We know little about the behaviour of ice sheets.
© Getty Images

Bleak forecast for sea level in 2100.

Sea level could rise by up to 30 centimetres over the next century, a new estimate predicts. That’s almost twice as much as the Intergovernmental Panel on Climate Change (IPCC) projected last year.

"My grandchildren will almost certainly be affected," says Mark Meier of the University of Colorado, Boulder, who made the revised estimate. Such a rise could push shorelines back by 30 metres, he said, flooding coasts and submerging islands.

Swelling seawater and melting ice exceed the forecasts of current global-warming models, baffling scientists. Meier believes that some areas become increasingly temperature-sensitive as it gets warmer. His calculations, unlike the IPCC’s, take into account melting glaciers in Alaska, Antarctica and Greenland.

The discrepancy highlights our ignorance of ice sheets and glaciers, researchers warned the meeting of the American Association for the Advancement of Science in Boston. "We are very data-poor," Meier admits.

Cost-cutting and political change over the past 20 years have closed many vital monitoring stations, for example in remote areas of Russia and Canada, leaving researchers scrabbling for data. The accuracy of both forecasts remains moot.

Climate monitoring "will never be as good as we had or as good as we want", said Mark Serreze, also of the University of Colorado. Pieces of the Antarctic ice shelf the size of Rhode Island have splintered and disappeared over the past 50 years, he told the meeting. This allows glaciers to dump more melt into the ocean.

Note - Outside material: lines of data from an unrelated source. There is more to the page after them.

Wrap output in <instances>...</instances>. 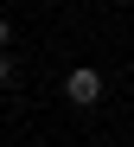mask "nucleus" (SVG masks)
Instances as JSON below:
<instances>
[{"mask_svg":"<svg viewBox=\"0 0 134 147\" xmlns=\"http://www.w3.org/2000/svg\"><path fill=\"white\" fill-rule=\"evenodd\" d=\"M64 96H70L77 109H96V102H102V70H96V64H77L70 77H64Z\"/></svg>","mask_w":134,"mask_h":147,"instance_id":"obj_1","label":"nucleus"},{"mask_svg":"<svg viewBox=\"0 0 134 147\" xmlns=\"http://www.w3.org/2000/svg\"><path fill=\"white\" fill-rule=\"evenodd\" d=\"M7 83H13V58L0 51V90H7Z\"/></svg>","mask_w":134,"mask_h":147,"instance_id":"obj_2","label":"nucleus"},{"mask_svg":"<svg viewBox=\"0 0 134 147\" xmlns=\"http://www.w3.org/2000/svg\"><path fill=\"white\" fill-rule=\"evenodd\" d=\"M7 45H13V26H7V19H0V51H7Z\"/></svg>","mask_w":134,"mask_h":147,"instance_id":"obj_3","label":"nucleus"}]
</instances>
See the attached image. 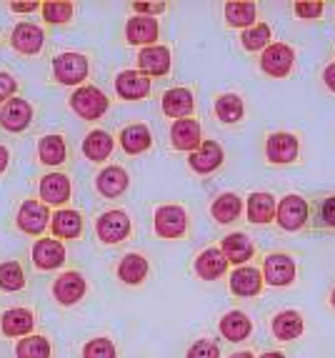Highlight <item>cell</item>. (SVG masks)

Whether greenhouse-gas emissions are to blame for the thaw is unclear. But no one is ruling it out. "Ice shelves have retreated and advanced in the past," explained Colorado’s Ted Scambos. We might have passed some threshold that means there’s no going back this time. "But I wouldn’t want to say yes or no on that," he cautioned.

Monitoring with satellites and planes will hopefully plug some knowledge gaps. Keith Echelmeyer of the University of Alaska in Fairbanks has fitted his light aircraft with a laser altimeter and a global positioning system. Comparing measurements of ground level with old topography maps can reveal changes due to melting.